From f4954cfb1cda4cf0abf36d23213c702e94666c3f Mon Sep 17 00:00:00 2001
From: Namhyung Kim <namhyung@kernel.org>
Date: Wed, 9 Mar 2016 22:46:56 +0900
Subject: [PATCH 07/19] perf tools: Fix hist_entry__filter() for hierarchy

When hierarchy mode is enabled each output format is in a separate hpp
list.  So when applying a filter it should check all formats in the
list.  Currently it only checks a single ->fmt field which was not set
properly.

Signed-off-by: Namhyung Kim <namhyung@kernel.org>
Tested-by: Jiri Olsa <jolsa@kernel.org>
Cc: Andi Kleen <andi@firstfloor.org>
Cc: David Ahern <dsahern@gmail.com>
Cc: Peter Zijlstra <peterz@infradead.org>
Cc: Stephane Eranian <eranian@google.com>
Cc: Wang Nan <wangnan0@huawei.com>
Link: http://lkml.kernel.org/r/1457531222-18130-2-git-send-email-namhyung@kernel.org
Signed-off-by: Arnaldo Carvalho de Melo <acme@redhat.com>
---
 tools/perf/util/sort.c | 28 +++++++++++++++++++++-------
 1 file changed, 21 insertions(+), 7 deletions(-)

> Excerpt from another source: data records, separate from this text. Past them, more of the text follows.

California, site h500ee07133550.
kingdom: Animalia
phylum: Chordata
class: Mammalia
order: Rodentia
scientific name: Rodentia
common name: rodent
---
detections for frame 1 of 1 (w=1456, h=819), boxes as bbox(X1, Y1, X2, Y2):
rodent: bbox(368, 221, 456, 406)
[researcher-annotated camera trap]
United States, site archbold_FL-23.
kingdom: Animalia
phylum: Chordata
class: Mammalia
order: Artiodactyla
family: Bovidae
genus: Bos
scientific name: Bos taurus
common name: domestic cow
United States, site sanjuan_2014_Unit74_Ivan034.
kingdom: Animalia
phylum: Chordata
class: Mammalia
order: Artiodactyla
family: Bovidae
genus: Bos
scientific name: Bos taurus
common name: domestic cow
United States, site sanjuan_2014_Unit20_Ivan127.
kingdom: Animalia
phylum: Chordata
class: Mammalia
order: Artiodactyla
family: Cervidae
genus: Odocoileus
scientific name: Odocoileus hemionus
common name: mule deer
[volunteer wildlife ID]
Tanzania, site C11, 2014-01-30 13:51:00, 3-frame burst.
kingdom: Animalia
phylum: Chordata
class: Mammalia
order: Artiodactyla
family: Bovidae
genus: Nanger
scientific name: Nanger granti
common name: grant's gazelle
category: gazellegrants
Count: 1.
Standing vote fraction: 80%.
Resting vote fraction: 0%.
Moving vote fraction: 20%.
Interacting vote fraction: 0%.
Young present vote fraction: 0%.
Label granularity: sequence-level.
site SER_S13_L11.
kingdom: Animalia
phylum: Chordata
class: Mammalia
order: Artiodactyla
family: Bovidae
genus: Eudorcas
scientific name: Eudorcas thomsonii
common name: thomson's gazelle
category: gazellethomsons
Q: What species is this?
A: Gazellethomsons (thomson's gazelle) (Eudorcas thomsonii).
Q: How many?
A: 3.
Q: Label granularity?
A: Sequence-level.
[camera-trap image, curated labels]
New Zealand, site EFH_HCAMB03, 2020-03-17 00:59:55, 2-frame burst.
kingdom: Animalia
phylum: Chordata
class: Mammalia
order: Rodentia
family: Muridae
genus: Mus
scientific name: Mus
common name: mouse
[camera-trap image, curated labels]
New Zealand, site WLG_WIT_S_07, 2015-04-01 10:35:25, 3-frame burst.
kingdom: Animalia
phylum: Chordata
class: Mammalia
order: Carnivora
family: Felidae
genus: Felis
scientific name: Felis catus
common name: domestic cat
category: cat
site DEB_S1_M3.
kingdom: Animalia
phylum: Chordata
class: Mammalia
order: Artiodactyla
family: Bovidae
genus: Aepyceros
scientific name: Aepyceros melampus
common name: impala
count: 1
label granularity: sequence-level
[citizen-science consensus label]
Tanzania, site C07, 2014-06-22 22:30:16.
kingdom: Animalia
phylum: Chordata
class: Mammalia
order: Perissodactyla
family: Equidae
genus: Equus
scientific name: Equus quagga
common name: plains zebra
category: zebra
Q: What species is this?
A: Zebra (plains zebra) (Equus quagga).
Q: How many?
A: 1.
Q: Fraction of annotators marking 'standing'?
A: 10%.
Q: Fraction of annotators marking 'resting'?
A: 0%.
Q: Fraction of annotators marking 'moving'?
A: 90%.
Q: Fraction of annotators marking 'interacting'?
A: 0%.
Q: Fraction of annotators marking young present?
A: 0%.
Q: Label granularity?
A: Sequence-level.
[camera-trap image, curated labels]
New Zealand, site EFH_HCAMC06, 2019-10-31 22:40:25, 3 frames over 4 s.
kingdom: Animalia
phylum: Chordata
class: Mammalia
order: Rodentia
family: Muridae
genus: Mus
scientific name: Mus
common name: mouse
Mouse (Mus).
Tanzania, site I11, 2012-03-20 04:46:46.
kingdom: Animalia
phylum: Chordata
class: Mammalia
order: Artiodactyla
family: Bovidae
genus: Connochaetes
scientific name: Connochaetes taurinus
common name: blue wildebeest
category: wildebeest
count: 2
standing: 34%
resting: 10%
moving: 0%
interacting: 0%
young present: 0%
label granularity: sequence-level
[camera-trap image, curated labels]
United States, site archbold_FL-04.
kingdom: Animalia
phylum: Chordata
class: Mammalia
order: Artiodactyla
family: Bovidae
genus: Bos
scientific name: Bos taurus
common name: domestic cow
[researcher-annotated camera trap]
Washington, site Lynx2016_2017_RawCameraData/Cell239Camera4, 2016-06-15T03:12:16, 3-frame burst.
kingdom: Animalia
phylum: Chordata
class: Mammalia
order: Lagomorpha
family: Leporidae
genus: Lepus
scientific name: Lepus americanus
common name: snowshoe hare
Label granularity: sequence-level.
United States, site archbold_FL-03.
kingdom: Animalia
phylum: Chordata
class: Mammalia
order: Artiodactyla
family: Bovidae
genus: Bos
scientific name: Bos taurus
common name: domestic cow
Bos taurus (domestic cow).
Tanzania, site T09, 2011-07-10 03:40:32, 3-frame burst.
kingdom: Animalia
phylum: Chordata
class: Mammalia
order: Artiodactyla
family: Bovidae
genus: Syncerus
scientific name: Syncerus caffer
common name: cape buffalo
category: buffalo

diff --git a/tools/perf/util/sort.c b/tools/perf/util/sort.c
index 59a101e43457..8a49a07ebea6 100644
--- a/tools/perf/util/sort.c
+++ b/tools/perf/util/sort.c
@@ -1602,16 +1602,30 @@ int hist_entry__filter(struct hist_entry *he, int type, const void *arg)
 {
 	struct perf_hpp_fmt *fmt;
 	struct hpp_sort_entry *hse;
+	int ret = -1;
+	int r;
 
-	fmt = he->fmt;
-	if (fmt == NULL || !perf_hpp__is_sort_entry(fmt))
-		return -1;
+	perf_hpp_list__for_each_format(he->hpp_list, fmt) {
+		if (!perf_hpp__is_sort_entry(fmt))
+			continue;
 
-	hse = container_of(fmt, struct hpp_sort_entry, hpp);
-	if (hse->se->se_filter == NULL)
-		return -1;
+		hse = container_of(fmt, struct hpp_sort_entry, hpp);
+		if (hse->se->se_filter == NULL)
+			continue;
 
-	return hse->se->se_filter(he, type, arg);
+		/*
+		 * hist entry is filtered if any of sort key in the hpp list
+		 * is applied.  But it should skip non-matched filter types.
+		 */
+		r = hse->se->se_filter(he, type, arg);
+		if (r >= 0) {
+			if (ret < 0)
+				ret = 0;
+			ret |= r;
+		}
+	}
+
+	return ret;
 }
 
 static int __sort_dimension__add_hpp_sort(struct sort_dimension *sd,

From 4945cf2aa1ed61994c158f22f26ea6101059a8d4 Mon Sep 17 00:00:00 2001
From: Namhyung Kim <namhyung@kernel.org>
Date: Wed, 9 Mar 2016 22:46:57 +0900
Subject: [PATCH 08/19] perf tools: Add more sort entry check functions

Those functions are for checkinf if a given perf_hpp_fmt is a
filter-related sort entry.  With hierarchy mode, it needs to check
filters on the hist entries with its own hpp format list.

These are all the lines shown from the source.